As for my home needs, I've got enough space left over on the server at work to do a full online backup of my latop through CrashPlan free of charge (after initial software license fee) to that server. So, now I know that whatever happens, I'm fully backed up off site in a very current fashion. That's never been the case before, and I'm totally excited by that. I'd like a more readily accessible local backup, though, so I'll probably still use Time Machine and it's crappy exclusions interface just to get my more crucial stuff in locally accessible form. In the long term, I'll either get a nice big external drive, or a Time Capsule, or something like that and do it better.
As for the camcorder, I was holding off on its purchase for a while because I assumed flash would end up way more expensive by the time I backed up the files in a reliable (i.e. redundant and off-site) way. Once I ran the numbers, though, I saw that although initial investment in the backup media may be more, it's actually cheaper on a per-hour basis.
DV tapes, bought in bulk from the Price Club^H^H^H^H^H^H^H^H^H^HCostco might run about $3 a piece, with each tape holding an hour. This camcorder at highest settings uses a little under 8GB for an hour of footage. If I look around for the right deal, I can get a 750GB external drive for $100, or about $1/hour. Drives are inherently less reliable than tapes, so I need to get another one to compensate for that, but then, I'm still only at $2/hour. And, if I take one drive to work, I've got the safety of off-site storage, which I never had with tape.

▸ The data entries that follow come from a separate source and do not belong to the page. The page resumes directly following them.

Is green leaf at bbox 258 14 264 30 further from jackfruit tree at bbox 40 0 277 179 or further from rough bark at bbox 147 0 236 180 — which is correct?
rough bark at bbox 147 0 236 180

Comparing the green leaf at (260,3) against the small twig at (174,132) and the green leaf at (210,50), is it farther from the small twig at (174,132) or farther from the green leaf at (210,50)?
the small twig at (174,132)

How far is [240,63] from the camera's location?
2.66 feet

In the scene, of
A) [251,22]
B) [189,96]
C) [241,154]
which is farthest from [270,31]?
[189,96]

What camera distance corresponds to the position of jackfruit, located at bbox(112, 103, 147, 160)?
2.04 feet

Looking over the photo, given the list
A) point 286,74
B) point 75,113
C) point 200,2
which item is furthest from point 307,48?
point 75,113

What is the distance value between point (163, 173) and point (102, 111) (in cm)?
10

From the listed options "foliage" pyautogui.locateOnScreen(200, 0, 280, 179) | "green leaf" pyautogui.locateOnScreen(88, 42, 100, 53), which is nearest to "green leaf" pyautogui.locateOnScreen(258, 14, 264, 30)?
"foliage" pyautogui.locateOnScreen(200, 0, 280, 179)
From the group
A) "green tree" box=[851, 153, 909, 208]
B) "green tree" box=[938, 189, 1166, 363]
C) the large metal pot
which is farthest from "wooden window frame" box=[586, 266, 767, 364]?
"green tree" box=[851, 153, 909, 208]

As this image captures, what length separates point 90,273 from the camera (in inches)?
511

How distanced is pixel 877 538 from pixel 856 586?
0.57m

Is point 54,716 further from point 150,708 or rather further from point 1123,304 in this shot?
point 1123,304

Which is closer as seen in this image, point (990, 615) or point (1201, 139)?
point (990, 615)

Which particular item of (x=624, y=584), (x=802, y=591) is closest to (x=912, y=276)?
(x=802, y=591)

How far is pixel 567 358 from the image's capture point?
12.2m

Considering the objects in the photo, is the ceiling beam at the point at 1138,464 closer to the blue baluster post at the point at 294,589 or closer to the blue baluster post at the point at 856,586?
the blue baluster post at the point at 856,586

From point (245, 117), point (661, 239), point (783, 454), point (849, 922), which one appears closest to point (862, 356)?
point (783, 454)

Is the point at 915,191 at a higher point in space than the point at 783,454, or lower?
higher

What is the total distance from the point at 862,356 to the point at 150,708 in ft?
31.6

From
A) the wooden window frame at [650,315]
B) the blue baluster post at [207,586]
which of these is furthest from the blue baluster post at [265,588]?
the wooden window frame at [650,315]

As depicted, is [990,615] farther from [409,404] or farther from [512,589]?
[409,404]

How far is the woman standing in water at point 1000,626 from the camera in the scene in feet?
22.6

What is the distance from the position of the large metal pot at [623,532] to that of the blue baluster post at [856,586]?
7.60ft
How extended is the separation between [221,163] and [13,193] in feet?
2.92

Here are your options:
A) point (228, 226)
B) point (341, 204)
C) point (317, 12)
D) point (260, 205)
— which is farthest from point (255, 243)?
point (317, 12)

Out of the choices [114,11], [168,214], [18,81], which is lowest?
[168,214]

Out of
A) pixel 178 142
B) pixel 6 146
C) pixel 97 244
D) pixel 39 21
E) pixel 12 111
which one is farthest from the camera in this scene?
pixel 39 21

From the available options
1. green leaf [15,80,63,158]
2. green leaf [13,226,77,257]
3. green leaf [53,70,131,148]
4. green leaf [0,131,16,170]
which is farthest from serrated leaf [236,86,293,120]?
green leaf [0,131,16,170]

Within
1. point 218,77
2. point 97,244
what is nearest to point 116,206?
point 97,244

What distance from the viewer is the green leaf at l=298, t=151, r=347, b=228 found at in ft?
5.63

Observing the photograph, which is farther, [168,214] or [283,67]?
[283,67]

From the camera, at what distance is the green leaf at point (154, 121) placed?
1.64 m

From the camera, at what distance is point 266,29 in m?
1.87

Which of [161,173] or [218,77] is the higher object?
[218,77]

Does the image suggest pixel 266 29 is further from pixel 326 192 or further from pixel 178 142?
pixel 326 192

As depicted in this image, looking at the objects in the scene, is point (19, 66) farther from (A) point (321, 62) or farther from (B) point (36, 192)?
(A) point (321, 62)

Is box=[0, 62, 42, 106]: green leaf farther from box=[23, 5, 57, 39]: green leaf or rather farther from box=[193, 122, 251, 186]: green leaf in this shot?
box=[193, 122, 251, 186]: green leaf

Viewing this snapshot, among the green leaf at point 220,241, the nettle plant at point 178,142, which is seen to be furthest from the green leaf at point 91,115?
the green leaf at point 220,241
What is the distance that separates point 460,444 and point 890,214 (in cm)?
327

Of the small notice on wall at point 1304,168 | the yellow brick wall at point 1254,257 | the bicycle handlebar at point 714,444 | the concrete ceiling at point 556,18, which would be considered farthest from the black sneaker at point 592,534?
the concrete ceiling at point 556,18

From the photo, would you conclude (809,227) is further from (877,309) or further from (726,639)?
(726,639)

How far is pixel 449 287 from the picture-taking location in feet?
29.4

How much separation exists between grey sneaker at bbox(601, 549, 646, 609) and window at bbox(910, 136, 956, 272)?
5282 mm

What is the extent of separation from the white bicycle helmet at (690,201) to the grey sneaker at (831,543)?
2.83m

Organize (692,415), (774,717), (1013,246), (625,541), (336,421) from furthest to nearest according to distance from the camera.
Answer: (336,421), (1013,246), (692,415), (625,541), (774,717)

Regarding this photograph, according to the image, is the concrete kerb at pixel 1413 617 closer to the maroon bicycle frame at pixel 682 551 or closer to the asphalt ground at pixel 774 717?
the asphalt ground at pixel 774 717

Yeah, a tape will last forever with at most a couple of drop outs or sparklies, but if my house burns down, it's gone.
In the short term (like for the first few GB of footage), I'll just store the files from the camcorder on my hard drive and let them get backed up with everything else, either locally or off-site. Then, when that pile gets too big, I'll move them to two of the external drives I already have, and carry one off-site. When the file pile gets too big for those (the smallest external I currently have is 40GB), only then will I have to shell out for new external drives dedicated for storing video. At that time, pricing might be close to 50 cents per hour, making it way cheaper, indeed.
In the longer term, when I've got a 4TB drive in my laptop, and a 100mbit/s upload bandwidth on my internet connection, I'll reintegrate all my movie footage to my laptop the same way I keep all my photos and music there, and just let it get backed up with everything else. In the meantime, I'm fine with using offline storage for the video because I really don't need access to every minute of video footage I've ever shot all the time.